INPUT DATA:
● ● ● ● ●
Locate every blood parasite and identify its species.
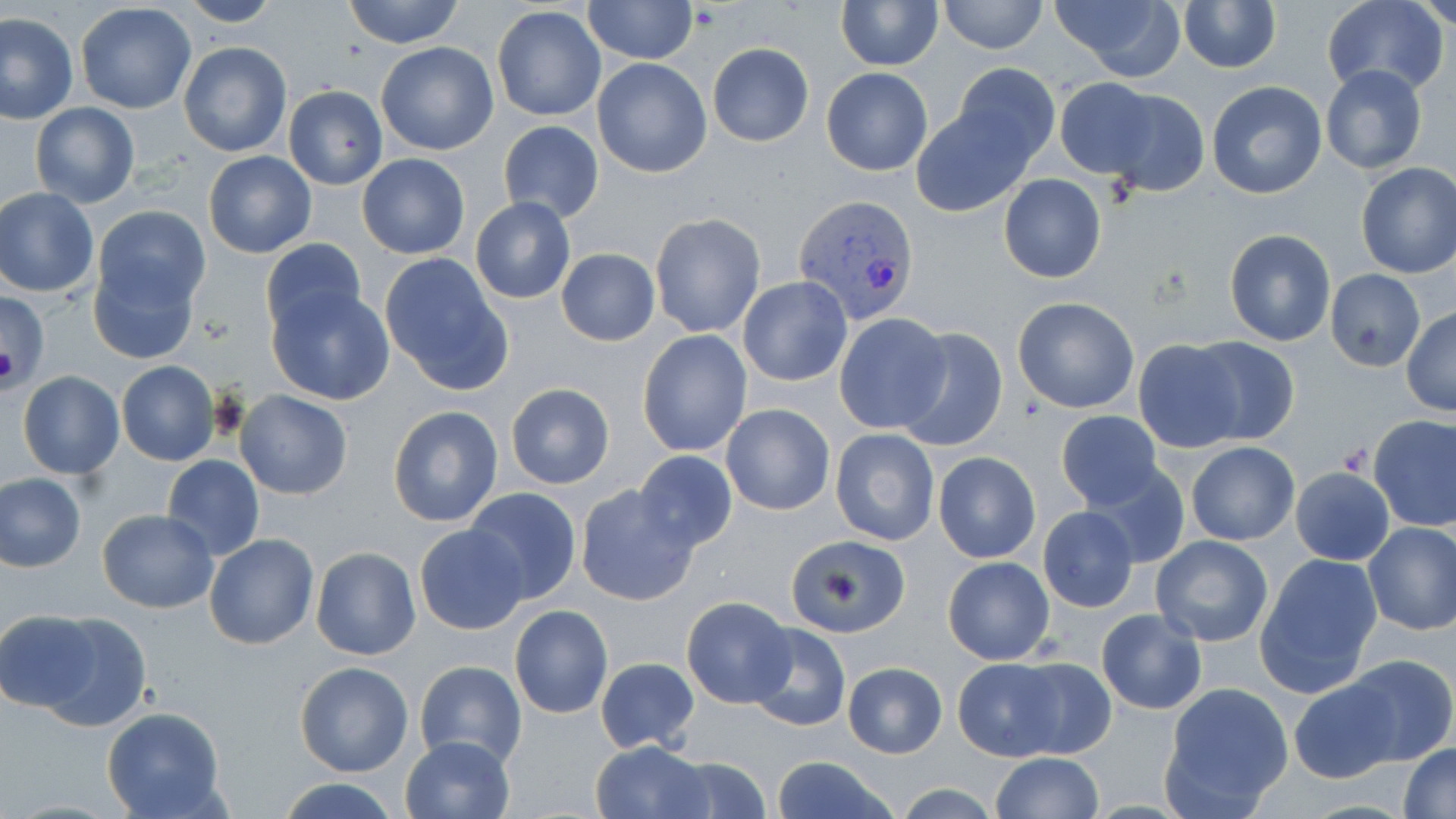
Approximate bounding boxes as (x1,y1)-(x2,y2) corner pairs in pixels.
Plasmodium vivax-infected red blood cells: (794,195)-(917,323).
No Plasmodium falciparum, Plasmodium ovale, Plasmodium malariae, Babesia divergens, or Trypanosoma brucei observed.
● ● ● ● ●
WORK ORDER:
Write out exactly and only the lines that run from the start of the data above through the line containing "Plasmodium vivax-infected red", leaving the pictures out.

EXERCISE SOLUTION:
Locate every blood parasite and identify its species.
Approximate bounding boxes as (x1,y1)-(x2,y2) corner pairs in pixels.
Plasmodium vivax-infected red blood cells: (794,195)-(917,323).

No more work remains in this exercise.